[Start of Attachment]

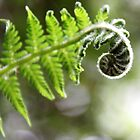 Unfurled Frond-Tree Fern leaf unfurling by Rhonda F.  Taylor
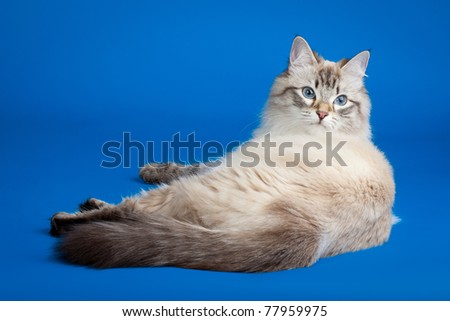 Siberian color point cat on blue background - stock photo
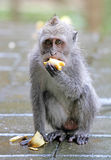 Małpa 009 Obraz Royalty Free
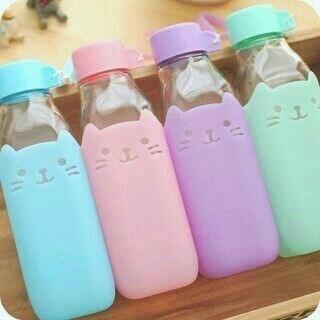 cat bottles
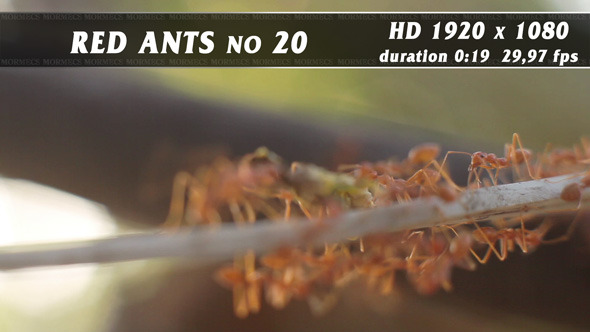 Red Ants No.20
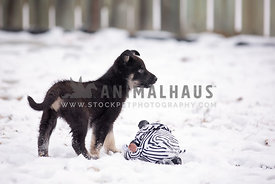 A young pup playing with a toy in the snow in the backyard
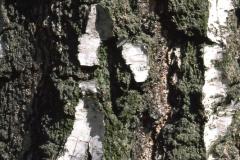 Bark-of-Silver-Birch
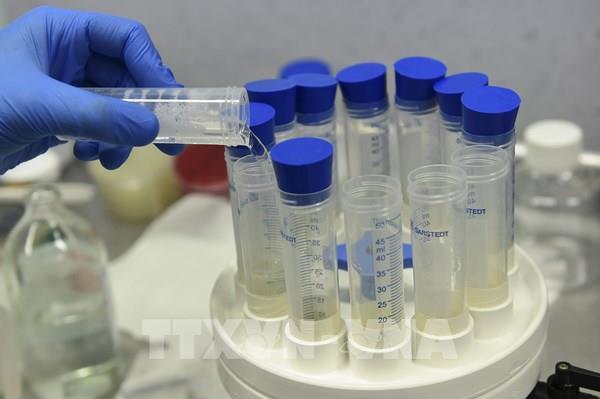EU sẽ chi 2,4 tỷ euro để mua các loại vaccine hứa hẹn phòng COVID-19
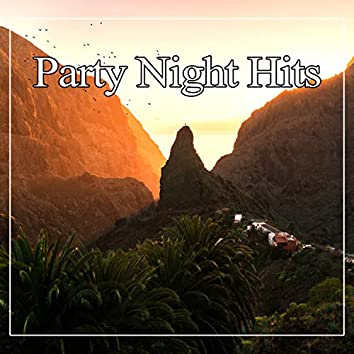 Party Night Hits - Chillout Hits for Party, Summer Vibes, Deep Bounce, Ibiza Beach Party Night, Lounge Summer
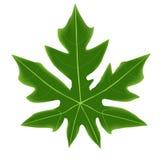 Καλό πράσινο papaya φύλλο Στοκ Φωτογραφία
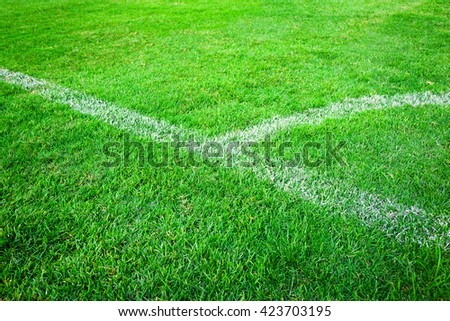 white line on green grass texture background - stock photo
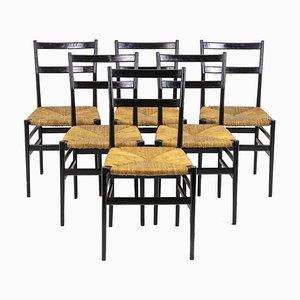 Black Lacquered Superleggera Chairs by Gio Ponti, 1950s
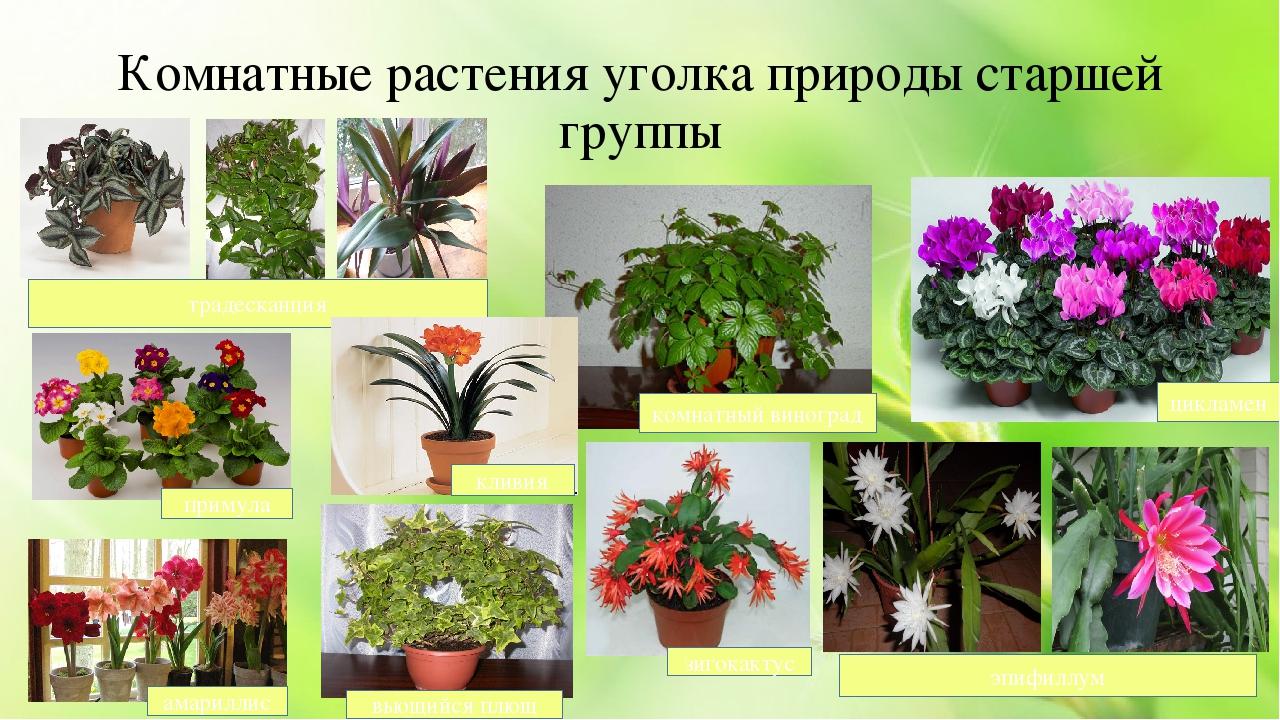 комнатные растения для старшей группы картинки нужно привыкать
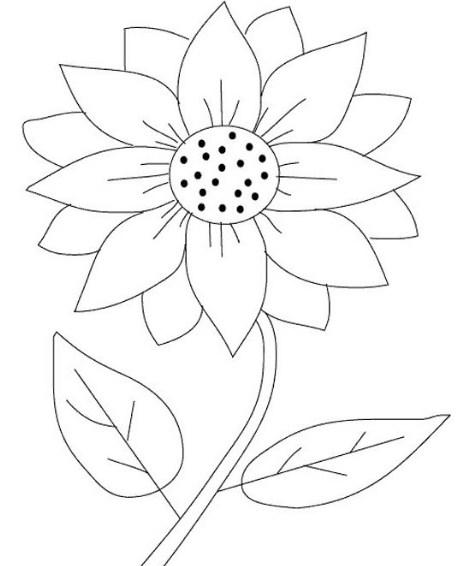 sketsa bunga matahari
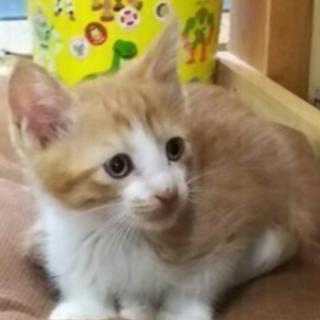 6月20生まれの子猫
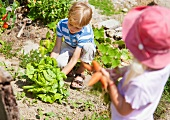 Germany, Bavaria, Boy and girl picking vegetables in garden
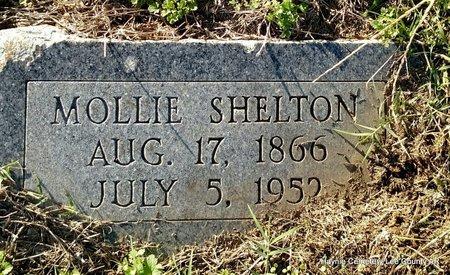 SHELTON, MOLLIE - Lee County, Arkansas | MOLLIE SHELTON - Arkansas Gravestone Photos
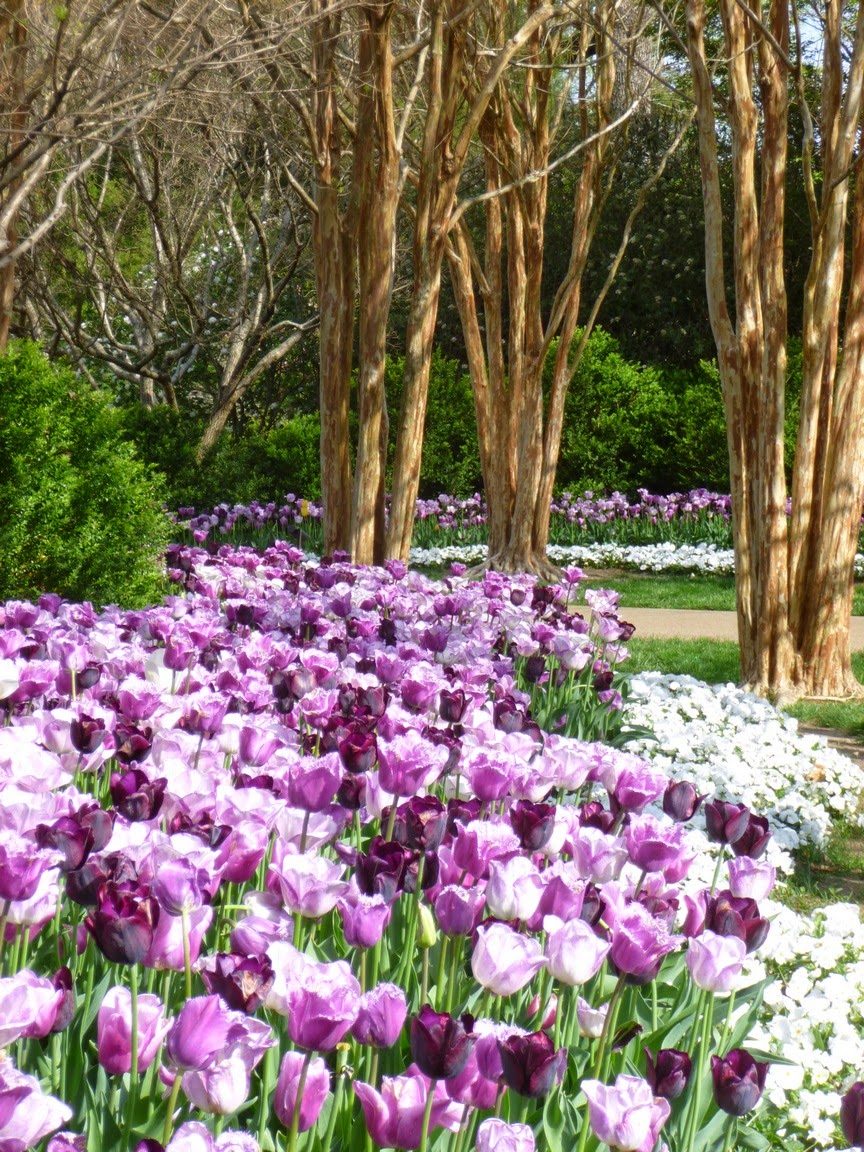 River of white and purple tulips flows beneath still bare mature crape myrtle trees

[End of Attachment]

**Exercise aim**
Pictures don't belong in the copy. Restate all the entries exactly.

**Solution for this exercise**
 Unfurled Frond-Tree Fern leaf unfurling by Rhonda F.  Taylor
 Siberian color point cat on blue background - stock photo
 Małpa 009 Obraz Royalty Free
 cat bottles
 Red Ants No.20
 A young pup playing with a toy in the snow in the backyard
 Bark-of-Silver-Birch
EU sẽ chi 2,4 tỷ euro để mua các loại vaccine hứa hẹn phòng COVID-19
 Party Night Hits - Chillout Hits for Party, Summer Vibes, Deep Bounce, Ibiza Beach Party Night, Lounge Summer
 Καλό πράσινο papaya φύλλο Στοκ Φωτογραφία
 white line on green grass texture background - stock photo
 Black Lacquered Superleggera Chairs by Gio Ponti, 1950s
 комнатные растения для старшей группы картинки нужно привыкать
 sketsa bunga matahari
 6月20生まれの子猫
 Germany, Bavaria, Boy and girl picking vegetables in garden
 SHELTON, MOLLIE - Lee County, Arkansas | MOLLIE SHELTON - Arkansas Gravestone Photos
 River of white and purple tulips flows beneath still bare mature crape myrtle trees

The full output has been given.